State of Haryana 2006 (3) RCR (Criminal) 992 to say that the evidence relied upon by the Sessions Court would not be sufficient for conviction.
All these judgments were dealing with the case after conviction and may not strictly be applicable to see if such requirement is to be insisted upon at the time of exercising of power under Section 319 Cr.PC. The standard of proof required to base a conviction is proof beyond reasonable doubt. A "reasonable doubt" does not mean some light, airy or insubstantial doubt.
Such strict and stringent standard of proof is not needed for exercising power to summon a person under section 319 Cr.PC If that be the requirement of law at the stage of summoning then nothing would be left thereafter for the court to decide.

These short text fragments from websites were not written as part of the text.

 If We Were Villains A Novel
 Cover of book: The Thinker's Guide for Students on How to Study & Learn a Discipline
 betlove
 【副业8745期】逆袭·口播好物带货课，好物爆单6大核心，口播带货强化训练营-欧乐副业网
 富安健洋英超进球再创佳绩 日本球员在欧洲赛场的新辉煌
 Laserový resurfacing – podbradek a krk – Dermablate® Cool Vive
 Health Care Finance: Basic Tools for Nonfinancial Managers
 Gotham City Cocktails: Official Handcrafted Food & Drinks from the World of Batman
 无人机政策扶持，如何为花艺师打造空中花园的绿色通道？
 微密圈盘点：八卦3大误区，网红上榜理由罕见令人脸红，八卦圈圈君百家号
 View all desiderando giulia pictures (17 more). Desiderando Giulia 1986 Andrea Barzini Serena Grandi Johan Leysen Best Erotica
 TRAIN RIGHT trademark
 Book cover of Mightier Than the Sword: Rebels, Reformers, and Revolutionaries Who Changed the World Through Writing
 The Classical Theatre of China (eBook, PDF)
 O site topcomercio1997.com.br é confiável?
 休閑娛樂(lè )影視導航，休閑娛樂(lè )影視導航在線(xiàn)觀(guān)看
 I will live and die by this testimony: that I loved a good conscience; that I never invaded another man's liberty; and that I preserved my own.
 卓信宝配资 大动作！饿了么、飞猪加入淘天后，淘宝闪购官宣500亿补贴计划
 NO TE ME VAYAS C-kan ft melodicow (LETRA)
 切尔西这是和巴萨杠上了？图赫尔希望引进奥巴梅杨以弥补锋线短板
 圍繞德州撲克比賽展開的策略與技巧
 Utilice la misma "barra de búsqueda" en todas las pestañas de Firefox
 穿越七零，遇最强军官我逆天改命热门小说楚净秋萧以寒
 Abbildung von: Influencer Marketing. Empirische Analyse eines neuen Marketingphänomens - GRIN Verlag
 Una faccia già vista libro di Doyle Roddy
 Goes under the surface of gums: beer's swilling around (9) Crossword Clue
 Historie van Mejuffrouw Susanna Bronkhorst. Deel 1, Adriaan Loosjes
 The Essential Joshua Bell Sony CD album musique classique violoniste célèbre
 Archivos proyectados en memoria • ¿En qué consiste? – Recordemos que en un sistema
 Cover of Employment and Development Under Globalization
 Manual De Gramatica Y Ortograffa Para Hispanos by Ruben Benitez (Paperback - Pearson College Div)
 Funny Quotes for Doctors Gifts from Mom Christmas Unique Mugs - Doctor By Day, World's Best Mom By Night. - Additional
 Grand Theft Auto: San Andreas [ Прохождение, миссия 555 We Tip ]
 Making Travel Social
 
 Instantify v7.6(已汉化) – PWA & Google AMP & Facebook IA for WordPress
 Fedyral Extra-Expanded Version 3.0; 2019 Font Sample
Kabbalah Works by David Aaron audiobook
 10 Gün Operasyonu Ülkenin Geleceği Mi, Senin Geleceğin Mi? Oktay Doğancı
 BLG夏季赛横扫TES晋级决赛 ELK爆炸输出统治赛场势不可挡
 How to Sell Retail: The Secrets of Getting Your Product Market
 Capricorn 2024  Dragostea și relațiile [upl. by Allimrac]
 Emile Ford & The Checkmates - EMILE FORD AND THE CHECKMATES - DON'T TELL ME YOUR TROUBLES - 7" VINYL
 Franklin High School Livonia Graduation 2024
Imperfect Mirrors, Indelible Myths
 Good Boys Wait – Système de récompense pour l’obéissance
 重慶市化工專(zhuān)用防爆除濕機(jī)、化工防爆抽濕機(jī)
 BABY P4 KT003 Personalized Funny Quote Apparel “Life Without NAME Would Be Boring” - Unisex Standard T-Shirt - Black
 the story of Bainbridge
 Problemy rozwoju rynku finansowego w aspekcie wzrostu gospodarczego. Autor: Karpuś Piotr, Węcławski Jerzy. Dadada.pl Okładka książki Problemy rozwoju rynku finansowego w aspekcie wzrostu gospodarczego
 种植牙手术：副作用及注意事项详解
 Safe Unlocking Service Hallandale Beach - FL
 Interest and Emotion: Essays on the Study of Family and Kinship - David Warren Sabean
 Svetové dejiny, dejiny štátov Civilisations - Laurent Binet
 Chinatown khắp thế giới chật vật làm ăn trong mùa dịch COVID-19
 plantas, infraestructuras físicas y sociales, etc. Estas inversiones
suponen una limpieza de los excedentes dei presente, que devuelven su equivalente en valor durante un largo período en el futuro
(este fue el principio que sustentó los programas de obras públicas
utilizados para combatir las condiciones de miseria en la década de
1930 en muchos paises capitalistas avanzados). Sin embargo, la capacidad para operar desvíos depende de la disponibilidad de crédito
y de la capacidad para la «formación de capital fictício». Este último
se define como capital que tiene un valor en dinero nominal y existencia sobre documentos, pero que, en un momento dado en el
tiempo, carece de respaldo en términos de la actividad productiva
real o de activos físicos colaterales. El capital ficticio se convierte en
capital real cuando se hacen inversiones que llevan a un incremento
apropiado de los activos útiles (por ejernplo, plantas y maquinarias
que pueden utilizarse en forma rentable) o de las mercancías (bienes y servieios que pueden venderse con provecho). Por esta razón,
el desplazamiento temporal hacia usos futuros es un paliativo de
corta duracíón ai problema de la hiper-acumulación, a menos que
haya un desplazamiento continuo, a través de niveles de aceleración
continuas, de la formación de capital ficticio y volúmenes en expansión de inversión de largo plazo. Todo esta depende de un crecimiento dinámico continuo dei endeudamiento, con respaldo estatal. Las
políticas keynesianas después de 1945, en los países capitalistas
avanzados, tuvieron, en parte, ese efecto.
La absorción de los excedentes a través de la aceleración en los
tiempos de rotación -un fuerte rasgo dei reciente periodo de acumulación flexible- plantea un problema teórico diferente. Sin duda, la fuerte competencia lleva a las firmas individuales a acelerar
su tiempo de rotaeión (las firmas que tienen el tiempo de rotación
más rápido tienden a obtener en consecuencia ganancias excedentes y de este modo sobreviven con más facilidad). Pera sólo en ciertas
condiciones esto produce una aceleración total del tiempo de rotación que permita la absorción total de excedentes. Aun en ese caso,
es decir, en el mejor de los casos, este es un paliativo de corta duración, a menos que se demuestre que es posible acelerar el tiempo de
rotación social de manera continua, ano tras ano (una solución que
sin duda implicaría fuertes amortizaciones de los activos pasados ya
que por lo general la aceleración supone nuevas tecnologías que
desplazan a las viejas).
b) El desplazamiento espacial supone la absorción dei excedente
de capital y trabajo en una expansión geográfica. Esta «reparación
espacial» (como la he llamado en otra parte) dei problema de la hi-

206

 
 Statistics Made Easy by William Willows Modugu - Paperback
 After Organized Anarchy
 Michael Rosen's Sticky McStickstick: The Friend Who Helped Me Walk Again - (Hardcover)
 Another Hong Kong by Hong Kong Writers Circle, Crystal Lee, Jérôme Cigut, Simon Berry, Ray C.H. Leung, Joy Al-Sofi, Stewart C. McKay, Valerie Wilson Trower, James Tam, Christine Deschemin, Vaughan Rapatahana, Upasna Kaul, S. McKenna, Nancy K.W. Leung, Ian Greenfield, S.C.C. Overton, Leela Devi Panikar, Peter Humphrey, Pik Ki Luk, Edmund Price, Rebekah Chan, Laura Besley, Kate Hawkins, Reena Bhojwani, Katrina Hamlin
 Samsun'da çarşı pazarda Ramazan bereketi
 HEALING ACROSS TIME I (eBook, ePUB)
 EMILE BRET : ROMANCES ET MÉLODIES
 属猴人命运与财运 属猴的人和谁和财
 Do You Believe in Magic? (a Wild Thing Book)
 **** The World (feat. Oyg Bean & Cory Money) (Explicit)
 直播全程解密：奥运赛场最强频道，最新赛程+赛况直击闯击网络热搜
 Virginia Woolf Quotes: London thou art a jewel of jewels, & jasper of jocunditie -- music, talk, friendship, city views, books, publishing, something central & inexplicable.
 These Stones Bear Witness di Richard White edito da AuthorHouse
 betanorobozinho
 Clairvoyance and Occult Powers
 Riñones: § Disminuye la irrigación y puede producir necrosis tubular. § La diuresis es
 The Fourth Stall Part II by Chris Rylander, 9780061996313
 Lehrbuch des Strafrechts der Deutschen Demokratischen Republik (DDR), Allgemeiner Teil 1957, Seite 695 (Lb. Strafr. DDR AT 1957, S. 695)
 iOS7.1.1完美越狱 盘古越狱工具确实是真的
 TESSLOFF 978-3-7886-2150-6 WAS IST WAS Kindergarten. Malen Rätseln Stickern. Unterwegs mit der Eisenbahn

Accordingly, the ratio in these judgments would not apply. Standard here, as noticed, appears to be a 'reasonable prospect of conviction' and not the standard of strict proof. Suspicion is not Criminal Revision No.2004 of 2006 9
sufficient to hold that there is reasonable prospect of conviction. The evidence on the basis of which the petitioners have been summoned would not reveal the requirement of law of 'reasonable prospect of conviction." Since the legal parameters laid down for summoning the petitioners as an additional accused appears to have been ignored while summoning them, the impugned order cannot be sustained and the same is set aside. The case is remanded back to the Sessions Court to reconsider the application in the light of the law laid down in the case of Michael Machado (supra) and then to decide if sufficient basis was laid down in the evidence to summon the petitioners as additional accused.
Present revision petition is allowed in the above terms.